I had lofty goals of printing with my new fluorescent inks yesterday. Instead, I spent the better part of the day trying to open the cans of ink. I can't tell you how frustrated I was with the whole debacle. And it seems that I'm not the only one who's had a tough experience with these crazy ink cans.
Friends on Facebook and Twitter gave me some suggestions and I tried them all but to no avail. Thick rubber bands for grip power didn't do much because these tin cans didn't have screw-tops. Putting the lids under some hot or boiling water didn't amount to much either. In fact, it made the whole operation a mess, because it melted the dried ink caught in between the skin sheet and the rim. Another printer said that she used a can opener on the bottom of the tins and was able to transfer the ink to other containers. At first, I thought this was a good idea. But then considered the thick consistency of inks and decided that it would be a long and drawn out process. But I turned my place upside down looking for a suitable can opener anyway because I was desperate. Luckily, I didn't have the type of can open that would puncture the tins. Instead I resorted to what I did find and decided on a different method with a flathead screwdriver.
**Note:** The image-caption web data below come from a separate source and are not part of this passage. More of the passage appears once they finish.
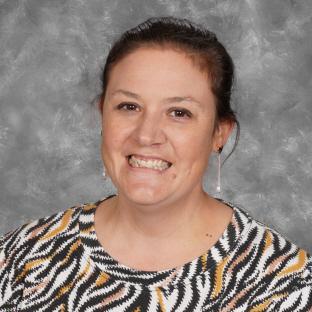 HeatherJordan's Profile Photo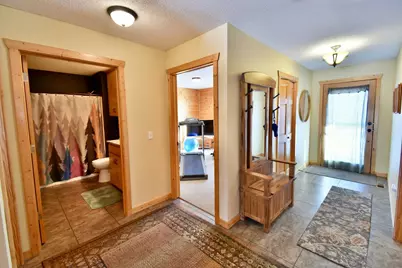47151 Baffie Bend, Garrison, MN 56450 - Photo 13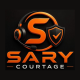 sary-courtage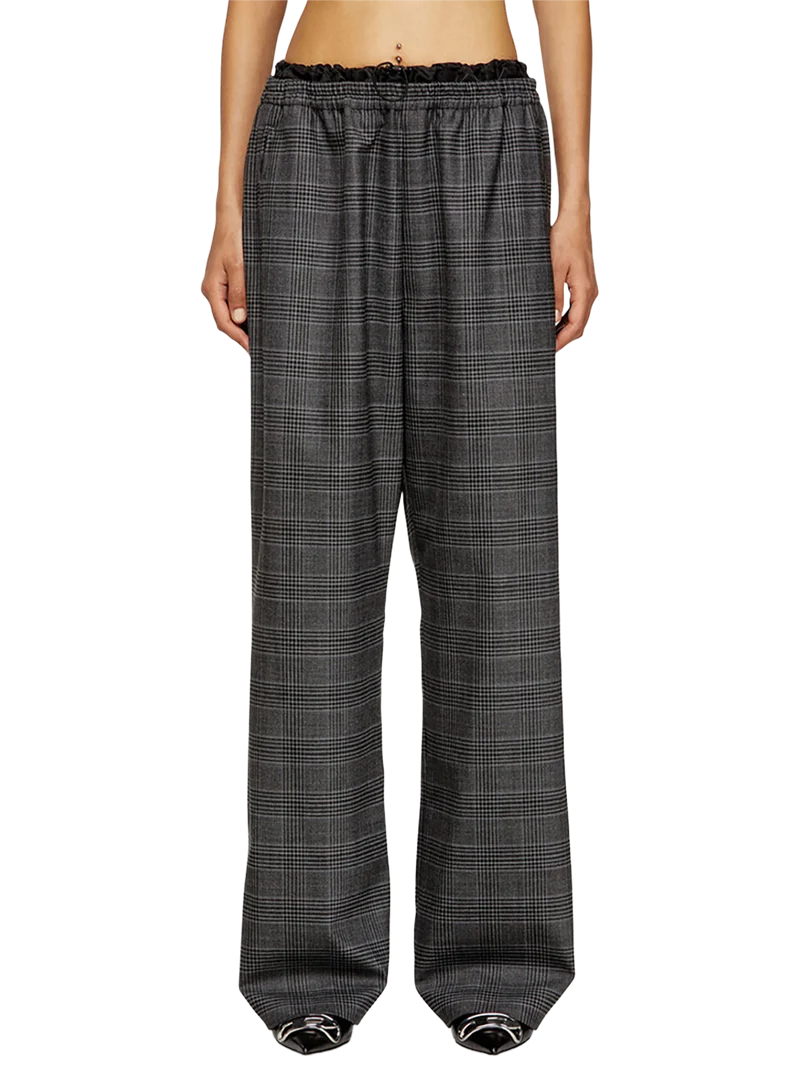 Pantalones P-yrite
I turned the can upside down and wedged the flathead in between the rim and the lid. Once it got in there, I push it down as far as I could and lifted the flathead up and underneath the rim. This of course, will dent the can inwards. But as a result, the lid had some leeway and with a little more push, the can finally lifted off from the lid. It was actually pretty easy. Too bad it took me an entire afternoon and sore wrists to figure it out.
Now that the lid was off the can, I removed the skin sheet and discarded it. The inks I ordered are oil based and are a bit looser than what I'm used to using, rubber based. I wasn't completely confident in these cans to permanently house the inks. Since they aren't screw-tops, there would be nothing to prevent the lids from coming off if they dropped. That and the fact that the flathead procedure somewhat damaged the cans. So I went to my local art supply store and picked up 500ml plastic jars with screw tops. I transferred the ink and cut wax paper to place on top of the inks in the jars for skin sheets.
Now I've got my fluorescent inks in nice, easy-to-open, clean jars. Phew.